It’s impossible to avoid Elvis Presley in Las Vegas: his image appears on street art and photographs, while impersonators can be found all over the strip. But starting on Friday, the King of Rock and Roll will get possibly his largest tribute yet: a video collage that renders him hundreds of times, projected hundreds of feet into the air, in incarnations young and old, gyrating and reclining, in bas relief and gold, all thanks to a technology created long after his death: generative AI.
The video collage is the creation of the artist Marco Brambilla, the director of Demolition Man and Kanye West’s “Power” music video, among many other art projects. Brambilla fed hours of footage from Presley’s movies and performances into the AI model Stable Diffusion to create an easily searchable library to pull from, and then created surreal new images by prompting the AI model Midjourney with questions like: “What would Elvis look like if he were sculpted by the artist who made the Statue of Liberty?”
The kaleidoscopic result, called “King Size,” will make its debut as part of U2’s concert performance at the opening night of the Sphere, a $2.3 billion entertainment venue that sits a block from the Las Vegas Strip and hopes to be the city’s latest colossal entertainment mecca. The Sphere is 366 feet tall, with its creators claiming it boasts the world’s largest spherical structure and the world’s highest-resolution wraparound LED screen.
Brambilla created an exclusive video excerpting from the larger collage for TIME. You can watch it above.

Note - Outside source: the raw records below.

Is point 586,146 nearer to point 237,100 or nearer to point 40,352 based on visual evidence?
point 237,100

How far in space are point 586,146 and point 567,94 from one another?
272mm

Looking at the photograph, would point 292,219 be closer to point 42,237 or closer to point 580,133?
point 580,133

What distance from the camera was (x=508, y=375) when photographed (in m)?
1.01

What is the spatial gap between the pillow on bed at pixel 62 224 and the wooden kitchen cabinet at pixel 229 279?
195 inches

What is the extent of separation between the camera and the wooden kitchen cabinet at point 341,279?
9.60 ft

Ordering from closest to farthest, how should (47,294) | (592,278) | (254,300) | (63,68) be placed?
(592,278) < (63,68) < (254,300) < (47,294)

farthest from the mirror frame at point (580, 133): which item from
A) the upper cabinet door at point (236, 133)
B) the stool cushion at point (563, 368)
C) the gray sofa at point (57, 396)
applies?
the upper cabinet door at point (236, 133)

While Brambilla’s Elvises prance across the Sphere’s screen—which is four times the size of IMAX— the band U2 will perform their song “Even Better Than The Real Thing,” as part of their three-month residency at the Sphere celebrating their 1991 album Achtung Baby. The members of U2 have long been massive fans of Elvis, with Bono even penning a letter about his love for the singer in Rolling Stone in 2020. Earlier this year, U2 commissioned several artists, including Brambilla and Jenny Holzer, to create visual works that would accompany their performances of specific songs.
Given U2’s love for the singer and the lavish setting of the Sphere, Brambilla thought a tribute to Elvis would be extremely fitting. He wanted to create a maximalist work that encapsulated both the ecstatic highs and grimy lows of not only Elvis, but the city of Las Vegas itself. “The piece is about excess, spectacle, the tipping point for the American Dream,” Brambilla said in a phone interview.
Brambilla was only given three-and-a-half months to execute his vision, less than half the time that he normally spends on video collages. So he turned to AI tools for both efficiency and extravagance. “AI can exaggerate with no end; there’s no limit to the density or production value,” Brambilla says. And this seemed perfect for this project, because Elvis became a myth; a larger-than-life character.”
First, Brambilla fed clips from dozens of movies starring or depicting Elvis into Stable Diffusion, which allowed him to catalog hours of footage and select what he needed with ease. For example, he could simply search his dataset for “crowd in a concert,” and the AI model would pull all of the related clips up immediately for his sampling.
He then used both Stable Diffusion and Midjourney, another AI model, to generate the fantastical versions of Elvis and his accessories: Statue of Liberty Elvis; an Elvis that rising from a casino table out of piles of coins; a surrealist Salvador Dali-style guitar; a statue of the singer’s head modeled off the imposing stainless steel sculptures by Isamo Noguchi at Rockefeller Center.
One of the exact prompts he entered was: “Elvis Presley in attire inspired by the extravagance of ancient Egypt and fabled lost civilizations in a blissful state. Encircling him, a brigade of Las Vegas sorceresses, twisted and warped mid-chant, reflect the influence of Damien Hirst and Andrei Riabovitchev, creating an atmosphere of otherworldly realism, mirroring the decadence and illusion of consumption.”
Brambilla says that only about 20% of the output images actually looked like Elvis. “But some really interesting accidents came out of it,” he says. “It was a stream-of-consciousness experiment: You’re working with a tool prompting you to make associations you wouldn’t have made.”
Brambilla transplanted his MidJourney-created images into CG (computer graphics) software, where he could better manipulate them, and left some of the Stable Diffusion Elvis incarnations as they were. The result is a kaleidoscopic and overwhelming video collage filled with video clips both historical and AI-generated, that will soon stretch hundreds of feet above the audience at each of U2’s concerts.
“I wanted to create the feeling that by the end of it,” Brambilla says, “We’re in a place that is so hyper-saturated and so dense with information that it’s either exhilarating or terrifying, or both.”